Страница 55 из 66
Последние дни своей жизни Саладин провёл мирно в своём любимом городе Дамаске в кругу родных и друзей. Бахаеддин больше не покидал его, любовно отмечая каждый из его жестов. В четверг 18 февраля 1193 года он встретился с ним в цитадели в дворцовом саду.
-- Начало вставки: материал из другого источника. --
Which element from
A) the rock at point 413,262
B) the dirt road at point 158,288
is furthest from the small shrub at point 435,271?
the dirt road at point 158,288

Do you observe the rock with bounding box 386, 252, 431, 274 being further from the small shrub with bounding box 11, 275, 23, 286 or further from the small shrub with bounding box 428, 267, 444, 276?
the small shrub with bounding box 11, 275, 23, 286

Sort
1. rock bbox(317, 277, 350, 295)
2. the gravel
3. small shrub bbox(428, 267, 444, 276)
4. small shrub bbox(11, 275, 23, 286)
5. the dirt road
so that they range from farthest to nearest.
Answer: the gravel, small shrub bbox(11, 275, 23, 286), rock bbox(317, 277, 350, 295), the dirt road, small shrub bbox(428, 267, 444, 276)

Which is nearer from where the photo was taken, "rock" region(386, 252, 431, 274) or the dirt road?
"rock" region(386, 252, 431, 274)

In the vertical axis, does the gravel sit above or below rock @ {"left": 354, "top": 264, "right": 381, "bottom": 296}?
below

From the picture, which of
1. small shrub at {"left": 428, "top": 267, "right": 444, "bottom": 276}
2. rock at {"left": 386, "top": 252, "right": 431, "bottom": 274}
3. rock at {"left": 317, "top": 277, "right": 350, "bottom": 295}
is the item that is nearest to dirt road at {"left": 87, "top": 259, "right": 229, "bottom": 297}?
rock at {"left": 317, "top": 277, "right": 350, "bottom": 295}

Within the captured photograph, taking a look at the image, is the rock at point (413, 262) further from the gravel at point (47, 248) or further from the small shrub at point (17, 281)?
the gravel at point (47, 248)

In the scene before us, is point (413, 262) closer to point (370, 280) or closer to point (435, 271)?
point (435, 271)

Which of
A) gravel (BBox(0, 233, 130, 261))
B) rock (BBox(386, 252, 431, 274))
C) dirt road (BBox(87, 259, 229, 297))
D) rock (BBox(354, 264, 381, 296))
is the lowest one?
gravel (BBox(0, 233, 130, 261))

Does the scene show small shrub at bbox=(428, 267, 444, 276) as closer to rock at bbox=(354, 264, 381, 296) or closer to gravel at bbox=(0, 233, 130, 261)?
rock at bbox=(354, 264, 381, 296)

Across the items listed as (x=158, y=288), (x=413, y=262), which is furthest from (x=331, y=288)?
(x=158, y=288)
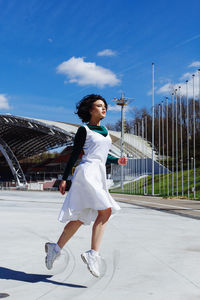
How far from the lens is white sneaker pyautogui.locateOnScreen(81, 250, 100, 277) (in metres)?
3.23

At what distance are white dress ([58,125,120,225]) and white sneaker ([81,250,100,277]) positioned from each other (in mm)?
341

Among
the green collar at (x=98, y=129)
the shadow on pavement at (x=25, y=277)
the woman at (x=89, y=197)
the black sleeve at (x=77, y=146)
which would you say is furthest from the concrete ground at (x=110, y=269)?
the green collar at (x=98, y=129)

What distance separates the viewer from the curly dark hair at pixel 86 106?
3857mm

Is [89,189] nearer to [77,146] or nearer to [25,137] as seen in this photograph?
[77,146]

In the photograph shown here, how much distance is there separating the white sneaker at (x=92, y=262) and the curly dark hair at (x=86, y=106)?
1.41 m

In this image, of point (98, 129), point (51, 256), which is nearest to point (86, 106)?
point (98, 129)

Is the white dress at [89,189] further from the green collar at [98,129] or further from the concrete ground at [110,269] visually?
the concrete ground at [110,269]

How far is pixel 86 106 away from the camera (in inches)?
152

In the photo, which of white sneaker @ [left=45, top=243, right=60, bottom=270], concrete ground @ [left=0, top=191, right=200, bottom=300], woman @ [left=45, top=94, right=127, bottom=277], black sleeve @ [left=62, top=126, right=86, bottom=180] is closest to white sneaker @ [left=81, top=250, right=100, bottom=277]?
woman @ [left=45, top=94, right=127, bottom=277]

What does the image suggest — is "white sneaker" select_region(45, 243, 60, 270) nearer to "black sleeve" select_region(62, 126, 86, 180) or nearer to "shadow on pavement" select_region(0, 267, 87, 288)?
"shadow on pavement" select_region(0, 267, 87, 288)

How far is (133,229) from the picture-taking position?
7.39 metres

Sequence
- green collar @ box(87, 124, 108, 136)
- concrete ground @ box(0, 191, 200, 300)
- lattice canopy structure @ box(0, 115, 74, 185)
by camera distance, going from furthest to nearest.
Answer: lattice canopy structure @ box(0, 115, 74, 185) → green collar @ box(87, 124, 108, 136) → concrete ground @ box(0, 191, 200, 300)

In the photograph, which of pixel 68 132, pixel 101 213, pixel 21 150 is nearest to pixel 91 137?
pixel 101 213

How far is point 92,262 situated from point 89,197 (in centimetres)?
58
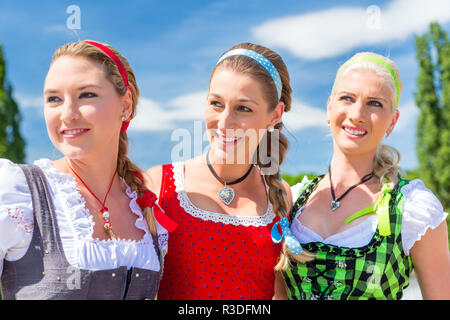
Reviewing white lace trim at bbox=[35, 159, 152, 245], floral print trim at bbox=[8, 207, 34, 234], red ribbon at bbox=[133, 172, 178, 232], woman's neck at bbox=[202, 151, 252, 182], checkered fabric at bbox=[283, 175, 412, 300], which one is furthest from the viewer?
woman's neck at bbox=[202, 151, 252, 182]

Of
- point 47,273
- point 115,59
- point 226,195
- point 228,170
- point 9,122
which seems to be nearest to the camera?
point 47,273

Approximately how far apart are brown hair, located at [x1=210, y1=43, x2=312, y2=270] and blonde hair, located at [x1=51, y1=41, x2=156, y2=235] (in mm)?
678

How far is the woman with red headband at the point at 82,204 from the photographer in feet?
6.20

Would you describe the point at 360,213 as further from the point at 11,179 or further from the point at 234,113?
the point at 11,179

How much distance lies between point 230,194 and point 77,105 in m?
1.11

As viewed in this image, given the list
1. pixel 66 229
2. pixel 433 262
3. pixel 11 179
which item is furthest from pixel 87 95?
pixel 433 262

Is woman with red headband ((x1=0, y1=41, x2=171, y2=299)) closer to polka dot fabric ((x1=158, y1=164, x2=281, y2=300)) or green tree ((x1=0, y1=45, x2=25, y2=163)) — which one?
polka dot fabric ((x1=158, y1=164, x2=281, y2=300))

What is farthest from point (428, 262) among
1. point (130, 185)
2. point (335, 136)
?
point (130, 185)

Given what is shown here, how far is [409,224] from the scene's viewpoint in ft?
8.58

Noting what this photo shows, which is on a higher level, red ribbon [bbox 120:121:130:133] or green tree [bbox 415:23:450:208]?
green tree [bbox 415:23:450:208]

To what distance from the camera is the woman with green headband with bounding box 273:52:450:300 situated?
2.59 m

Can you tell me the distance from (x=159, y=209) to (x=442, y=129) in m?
15.8

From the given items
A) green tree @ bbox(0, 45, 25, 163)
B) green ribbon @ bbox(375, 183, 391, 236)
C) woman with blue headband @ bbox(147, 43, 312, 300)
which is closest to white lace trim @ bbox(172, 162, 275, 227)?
woman with blue headband @ bbox(147, 43, 312, 300)

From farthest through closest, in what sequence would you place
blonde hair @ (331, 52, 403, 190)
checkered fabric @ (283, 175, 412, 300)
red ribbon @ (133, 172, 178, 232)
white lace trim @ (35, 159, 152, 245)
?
1. blonde hair @ (331, 52, 403, 190)
2. checkered fabric @ (283, 175, 412, 300)
3. red ribbon @ (133, 172, 178, 232)
4. white lace trim @ (35, 159, 152, 245)
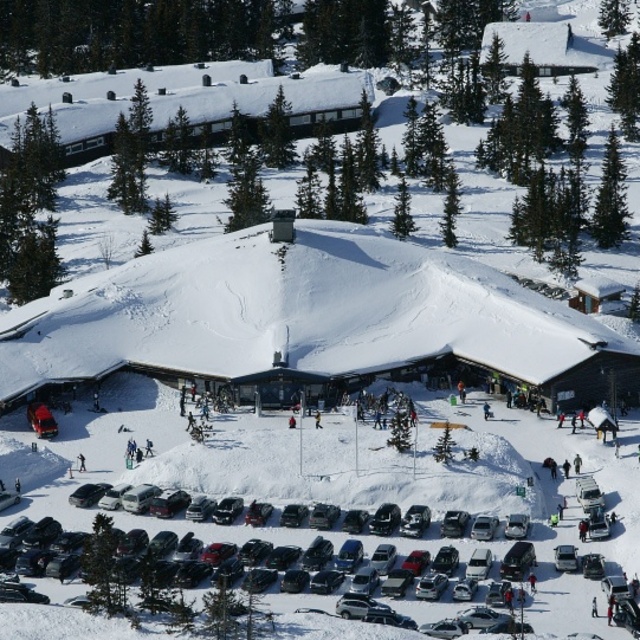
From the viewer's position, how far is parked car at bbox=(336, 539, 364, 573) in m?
60.4

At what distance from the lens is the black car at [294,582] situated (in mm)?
58250

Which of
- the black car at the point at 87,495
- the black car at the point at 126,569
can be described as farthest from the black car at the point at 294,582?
the black car at the point at 87,495

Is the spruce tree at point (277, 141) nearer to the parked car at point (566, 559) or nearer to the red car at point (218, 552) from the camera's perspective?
the red car at point (218, 552)

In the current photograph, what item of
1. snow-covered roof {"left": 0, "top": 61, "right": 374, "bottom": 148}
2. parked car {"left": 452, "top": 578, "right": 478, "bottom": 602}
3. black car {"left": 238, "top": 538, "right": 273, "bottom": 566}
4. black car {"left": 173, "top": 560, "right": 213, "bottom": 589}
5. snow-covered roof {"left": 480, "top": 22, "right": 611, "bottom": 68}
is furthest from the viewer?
snow-covered roof {"left": 480, "top": 22, "right": 611, "bottom": 68}

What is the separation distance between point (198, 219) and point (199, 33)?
3980 centimetres

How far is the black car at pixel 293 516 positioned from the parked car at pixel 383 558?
4534 millimetres

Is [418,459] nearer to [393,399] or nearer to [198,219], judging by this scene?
[393,399]

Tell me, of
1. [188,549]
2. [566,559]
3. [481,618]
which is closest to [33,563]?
[188,549]

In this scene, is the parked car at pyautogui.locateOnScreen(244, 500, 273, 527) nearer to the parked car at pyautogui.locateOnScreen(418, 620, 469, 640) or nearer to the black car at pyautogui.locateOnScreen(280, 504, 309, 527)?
the black car at pyautogui.locateOnScreen(280, 504, 309, 527)

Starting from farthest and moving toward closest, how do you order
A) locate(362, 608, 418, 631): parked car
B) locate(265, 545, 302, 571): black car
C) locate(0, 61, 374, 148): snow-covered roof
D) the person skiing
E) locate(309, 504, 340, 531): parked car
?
1. locate(0, 61, 374, 148): snow-covered roof
2. the person skiing
3. locate(309, 504, 340, 531): parked car
4. locate(265, 545, 302, 571): black car
5. locate(362, 608, 418, 631): parked car

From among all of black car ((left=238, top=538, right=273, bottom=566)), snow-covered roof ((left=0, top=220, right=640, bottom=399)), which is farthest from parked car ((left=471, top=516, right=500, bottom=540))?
snow-covered roof ((left=0, top=220, right=640, bottom=399))

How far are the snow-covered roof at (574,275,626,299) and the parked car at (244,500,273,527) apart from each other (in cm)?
3128

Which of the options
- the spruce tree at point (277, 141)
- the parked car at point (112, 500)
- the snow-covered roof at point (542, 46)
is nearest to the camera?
the parked car at point (112, 500)

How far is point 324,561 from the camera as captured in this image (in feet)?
200
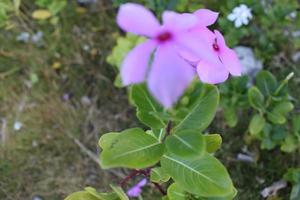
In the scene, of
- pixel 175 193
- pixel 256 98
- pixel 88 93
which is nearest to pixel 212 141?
pixel 175 193

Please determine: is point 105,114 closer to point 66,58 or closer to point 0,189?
point 66,58

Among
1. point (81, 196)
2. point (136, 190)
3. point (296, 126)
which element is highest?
point (81, 196)

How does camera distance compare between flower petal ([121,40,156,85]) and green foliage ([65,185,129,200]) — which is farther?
green foliage ([65,185,129,200])

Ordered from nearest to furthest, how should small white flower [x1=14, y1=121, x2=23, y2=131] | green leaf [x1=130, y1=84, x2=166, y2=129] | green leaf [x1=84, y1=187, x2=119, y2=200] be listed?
green leaf [x1=130, y1=84, x2=166, y2=129], green leaf [x1=84, y1=187, x2=119, y2=200], small white flower [x1=14, y1=121, x2=23, y2=131]

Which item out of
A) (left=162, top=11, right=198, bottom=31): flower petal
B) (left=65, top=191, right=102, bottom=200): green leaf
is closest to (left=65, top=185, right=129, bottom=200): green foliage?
(left=65, top=191, right=102, bottom=200): green leaf

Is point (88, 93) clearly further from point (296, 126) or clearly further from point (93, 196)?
point (93, 196)

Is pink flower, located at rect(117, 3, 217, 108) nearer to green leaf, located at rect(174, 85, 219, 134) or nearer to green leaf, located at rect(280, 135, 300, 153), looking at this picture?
green leaf, located at rect(174, 85, 219, 134)

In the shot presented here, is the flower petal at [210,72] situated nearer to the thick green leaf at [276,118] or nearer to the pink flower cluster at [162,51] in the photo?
the pink flower cluster at [162,51]

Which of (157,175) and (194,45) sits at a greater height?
(194,45)
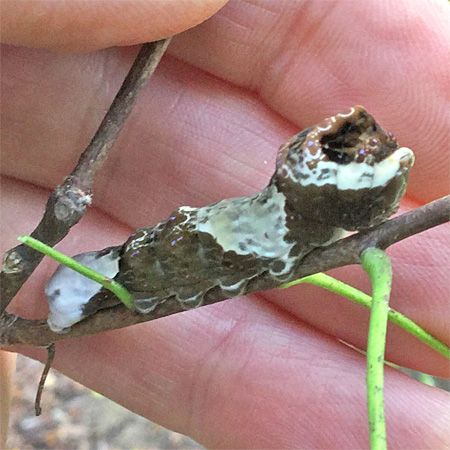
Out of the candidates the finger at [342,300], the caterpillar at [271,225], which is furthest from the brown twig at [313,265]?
the finger at [342,300]

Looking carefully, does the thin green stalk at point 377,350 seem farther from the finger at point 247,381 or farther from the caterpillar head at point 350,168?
the finger at point 247,381

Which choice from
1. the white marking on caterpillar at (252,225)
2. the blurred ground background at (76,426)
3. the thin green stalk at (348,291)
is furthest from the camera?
the blurred ground background at (76,426)

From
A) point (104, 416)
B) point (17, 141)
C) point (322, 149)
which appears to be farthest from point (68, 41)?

Султан сидел в тени, окружённый самыми юными из его детей. Он спросил, кто ожидает его во дворце. «Послы франков, — ответили ему, — а также группа эмиров и вельмож». Он велел позвать франков. Когда они предстали перед ним, у него на коленях сидел один из его малышей, эмир Абу-Бакр, которого он нежно любил. При виде франков с их бритыми лицами, подстриженными волосами и в странных одеяниях, ребёнок испугался и стал плакать. Султан извинился перед франками и прервал встречу, не выслушав то, что они хотели ему сообщить. Потом он спросил меня: «Ел ли ты сегодня что-нибудь?» Это была его манера приглашать к трапезе. Он сказал ещё: «Пусть нам принесут что-нибудь поесть!» Нам принесли рис с простоквашей и другие лёгкие блюда, и он поел. Это ободрило меня, поскольку я думал, что он совсем потерял аппетит. Некоторое время он чувствовал себя плохо и ничего не брал в рот. Он с трудом передвигался и извинялся по этому поводу перед людьми.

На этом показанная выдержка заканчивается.